Carlos Lopez-Cantera has a new title to go along with Florida's Lieutenant Governor..."Snake Hunter."
He went hunting this week with one of 25 hunters chosen by the South Florida Water Management District to get rid of non-native invasive Burmese pythons in the Everglades.
"It came in at 15 feet, 10 inches, it weighed over a hundred pounds and it had 74 eggs inside it."
Lopez-Cantera tells us he wants to bring attention to the pilot program that wraps up on June 1.
"They've been wreaking havoc in the ecosystem of the Everglades. Very few predators prey on pythons.

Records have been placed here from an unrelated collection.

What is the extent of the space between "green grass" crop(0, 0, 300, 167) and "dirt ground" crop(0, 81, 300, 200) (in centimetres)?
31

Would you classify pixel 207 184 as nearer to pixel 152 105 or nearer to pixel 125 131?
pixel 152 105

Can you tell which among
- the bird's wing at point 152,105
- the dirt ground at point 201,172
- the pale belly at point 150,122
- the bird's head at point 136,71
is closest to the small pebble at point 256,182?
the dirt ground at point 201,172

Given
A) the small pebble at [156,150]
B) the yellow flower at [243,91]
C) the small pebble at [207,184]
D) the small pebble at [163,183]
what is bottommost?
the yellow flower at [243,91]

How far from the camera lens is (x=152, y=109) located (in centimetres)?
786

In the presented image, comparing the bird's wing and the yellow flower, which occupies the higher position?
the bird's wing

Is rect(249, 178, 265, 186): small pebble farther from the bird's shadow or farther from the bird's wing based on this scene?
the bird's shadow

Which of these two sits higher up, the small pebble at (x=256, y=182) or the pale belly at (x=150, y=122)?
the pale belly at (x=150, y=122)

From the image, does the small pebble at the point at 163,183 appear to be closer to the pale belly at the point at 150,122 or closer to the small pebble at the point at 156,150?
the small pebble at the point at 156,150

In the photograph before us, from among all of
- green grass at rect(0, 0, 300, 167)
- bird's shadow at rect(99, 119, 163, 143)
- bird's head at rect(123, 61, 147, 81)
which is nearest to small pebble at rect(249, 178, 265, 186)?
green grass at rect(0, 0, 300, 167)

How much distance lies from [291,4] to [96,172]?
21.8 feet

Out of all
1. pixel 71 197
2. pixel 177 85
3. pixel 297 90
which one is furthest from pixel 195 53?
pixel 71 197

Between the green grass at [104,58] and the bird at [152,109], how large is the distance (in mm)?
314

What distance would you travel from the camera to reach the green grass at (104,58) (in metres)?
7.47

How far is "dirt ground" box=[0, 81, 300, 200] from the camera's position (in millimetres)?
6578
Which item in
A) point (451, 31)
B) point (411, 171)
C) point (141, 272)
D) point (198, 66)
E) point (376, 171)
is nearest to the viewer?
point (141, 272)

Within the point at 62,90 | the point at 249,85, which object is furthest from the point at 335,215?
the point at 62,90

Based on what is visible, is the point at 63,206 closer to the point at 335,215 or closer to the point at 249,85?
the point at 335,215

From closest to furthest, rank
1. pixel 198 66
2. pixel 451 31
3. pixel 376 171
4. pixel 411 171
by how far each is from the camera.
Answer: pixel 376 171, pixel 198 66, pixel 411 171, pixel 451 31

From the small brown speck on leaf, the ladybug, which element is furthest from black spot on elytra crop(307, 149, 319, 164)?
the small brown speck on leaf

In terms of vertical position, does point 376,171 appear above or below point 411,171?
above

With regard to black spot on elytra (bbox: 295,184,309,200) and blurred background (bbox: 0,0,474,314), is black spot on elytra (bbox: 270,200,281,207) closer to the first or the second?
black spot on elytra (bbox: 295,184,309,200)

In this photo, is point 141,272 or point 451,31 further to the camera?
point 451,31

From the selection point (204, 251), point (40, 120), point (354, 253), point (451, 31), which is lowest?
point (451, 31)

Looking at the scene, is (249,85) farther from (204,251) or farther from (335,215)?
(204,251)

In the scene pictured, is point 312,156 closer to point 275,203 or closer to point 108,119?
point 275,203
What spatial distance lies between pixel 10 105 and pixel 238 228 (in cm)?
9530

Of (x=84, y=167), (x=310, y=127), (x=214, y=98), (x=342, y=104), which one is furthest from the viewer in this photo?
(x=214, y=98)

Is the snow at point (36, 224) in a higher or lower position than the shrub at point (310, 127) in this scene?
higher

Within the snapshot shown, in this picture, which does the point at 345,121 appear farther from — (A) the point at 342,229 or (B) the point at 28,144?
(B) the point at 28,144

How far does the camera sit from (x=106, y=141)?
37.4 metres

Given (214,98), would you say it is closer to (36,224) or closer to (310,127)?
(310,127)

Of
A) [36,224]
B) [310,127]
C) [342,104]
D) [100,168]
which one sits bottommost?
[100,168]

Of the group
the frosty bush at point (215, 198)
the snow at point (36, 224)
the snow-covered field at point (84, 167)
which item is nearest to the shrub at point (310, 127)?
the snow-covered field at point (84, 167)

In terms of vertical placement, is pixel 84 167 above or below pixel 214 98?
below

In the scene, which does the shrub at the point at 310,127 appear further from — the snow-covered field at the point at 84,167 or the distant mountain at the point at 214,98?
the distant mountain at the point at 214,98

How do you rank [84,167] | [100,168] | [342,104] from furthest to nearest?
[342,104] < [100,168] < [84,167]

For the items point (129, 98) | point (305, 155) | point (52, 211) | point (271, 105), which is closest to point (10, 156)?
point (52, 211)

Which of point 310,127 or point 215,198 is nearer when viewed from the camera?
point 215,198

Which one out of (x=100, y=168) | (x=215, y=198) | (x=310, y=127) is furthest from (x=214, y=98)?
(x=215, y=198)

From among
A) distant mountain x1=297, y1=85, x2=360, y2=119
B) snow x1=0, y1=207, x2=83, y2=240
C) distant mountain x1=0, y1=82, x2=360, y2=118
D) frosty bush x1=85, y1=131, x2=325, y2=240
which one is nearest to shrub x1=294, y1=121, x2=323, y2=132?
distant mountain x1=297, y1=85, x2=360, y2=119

They can lay up to 84 eggs every year, so anything we can do to reduce the numbers we need to pursue because it really is making an unfortunate and detrimental impact on the Everglades ecosystem."

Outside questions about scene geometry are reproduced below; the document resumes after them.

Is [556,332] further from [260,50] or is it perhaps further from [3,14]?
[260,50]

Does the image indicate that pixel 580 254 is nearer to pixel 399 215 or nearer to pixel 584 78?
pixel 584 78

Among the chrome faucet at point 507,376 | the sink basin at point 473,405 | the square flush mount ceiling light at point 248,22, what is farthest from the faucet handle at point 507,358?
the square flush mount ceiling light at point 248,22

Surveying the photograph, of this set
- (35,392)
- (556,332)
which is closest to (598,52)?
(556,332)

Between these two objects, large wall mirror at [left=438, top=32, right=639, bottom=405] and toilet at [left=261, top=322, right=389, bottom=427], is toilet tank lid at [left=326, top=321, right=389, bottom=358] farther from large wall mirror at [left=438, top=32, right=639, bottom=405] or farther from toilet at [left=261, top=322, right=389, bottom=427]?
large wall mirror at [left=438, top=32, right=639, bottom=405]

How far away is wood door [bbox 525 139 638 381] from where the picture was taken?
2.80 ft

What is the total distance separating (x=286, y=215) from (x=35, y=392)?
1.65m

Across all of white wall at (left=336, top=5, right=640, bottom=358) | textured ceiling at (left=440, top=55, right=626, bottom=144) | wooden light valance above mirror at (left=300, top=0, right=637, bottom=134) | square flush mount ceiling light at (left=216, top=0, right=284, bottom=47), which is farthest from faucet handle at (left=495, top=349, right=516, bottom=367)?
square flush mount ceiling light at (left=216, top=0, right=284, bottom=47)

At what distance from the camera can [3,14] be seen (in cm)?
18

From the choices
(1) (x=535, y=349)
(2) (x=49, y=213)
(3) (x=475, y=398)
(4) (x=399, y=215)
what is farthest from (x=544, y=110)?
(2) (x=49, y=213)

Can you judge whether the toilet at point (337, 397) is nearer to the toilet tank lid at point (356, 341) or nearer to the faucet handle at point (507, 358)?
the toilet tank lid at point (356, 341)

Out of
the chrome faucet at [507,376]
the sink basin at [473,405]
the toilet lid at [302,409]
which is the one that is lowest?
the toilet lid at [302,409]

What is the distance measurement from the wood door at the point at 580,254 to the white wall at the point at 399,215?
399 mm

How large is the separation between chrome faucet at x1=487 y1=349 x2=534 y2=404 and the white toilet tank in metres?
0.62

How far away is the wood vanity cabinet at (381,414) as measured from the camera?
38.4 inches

He made the capture with Tom Rahill, who heads up the "Swamp Apes" program, which takes veterans on hunts to remove invasive animals from the Everglades.

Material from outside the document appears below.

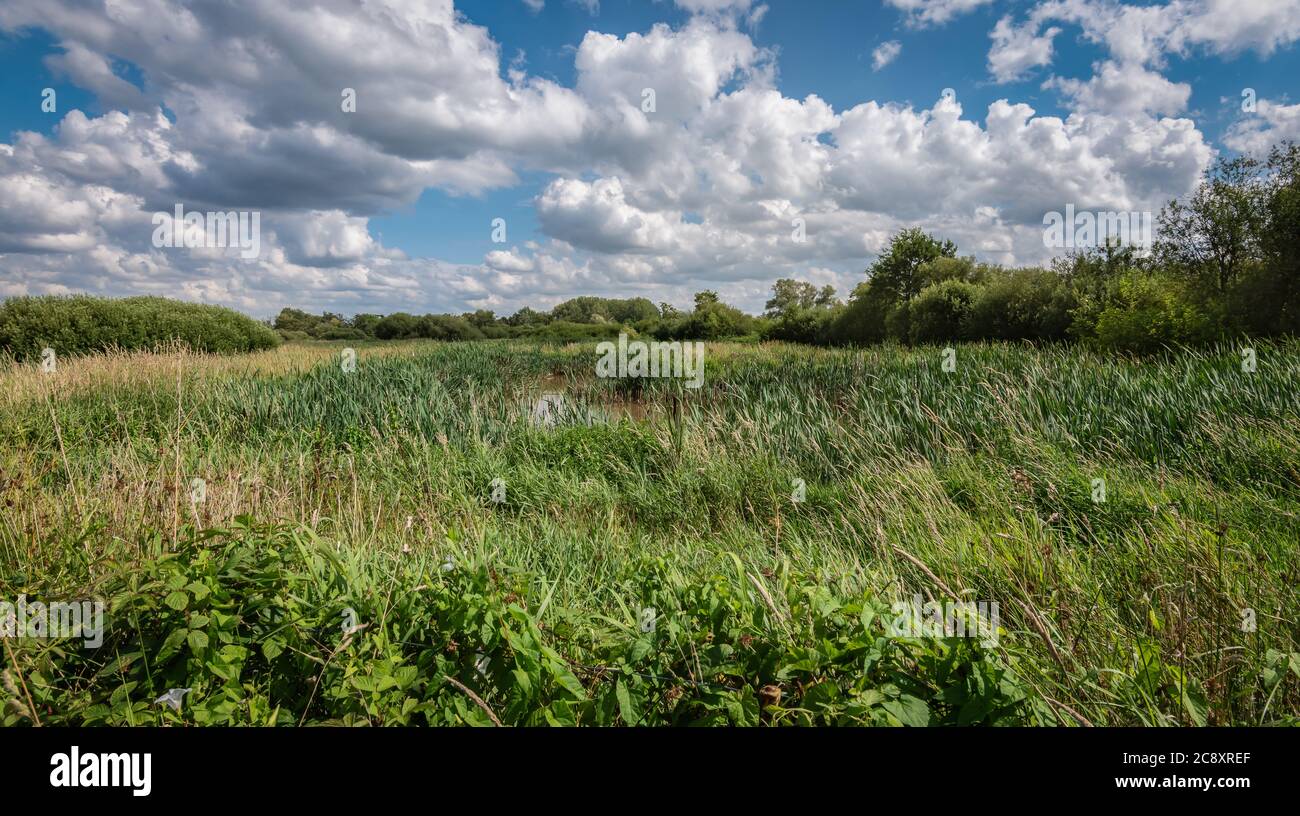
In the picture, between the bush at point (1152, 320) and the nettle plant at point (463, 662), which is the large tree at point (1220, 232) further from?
the nettle plant at point (463, 662)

Hunters taking part in the South Florida Water Management District's 2 month hunt get paid minimum wage for up to 8 hours per day, along with $50 for each python measuring up to 4 feet. An extra $25 is paid for each foot above 4 feet, plus an additional $100 for each eliminated python found with eggs.
The Lieutenant Governor also talked a bit about the state budget, which has still not been signed into law by Gov. Scott, who's unhappy about cuts in funding to the state's tourism and business incentive agencies, among other things.
Lopez-Cantera says that Scott is reviewing it.
"He hasn't reached a decision. He and I are both disappointed in the manner in which the Legislature went through the budget process this year. There were a lot of decisions made in secret. The public and even our office didn't find out about a lot of the decisions made until the press was reporting on it. He's going to do what he does and he's going to make the decision that's best for Floridians like he always does."
The governor could sign the budget, do a line-item veto or veto the whole thing.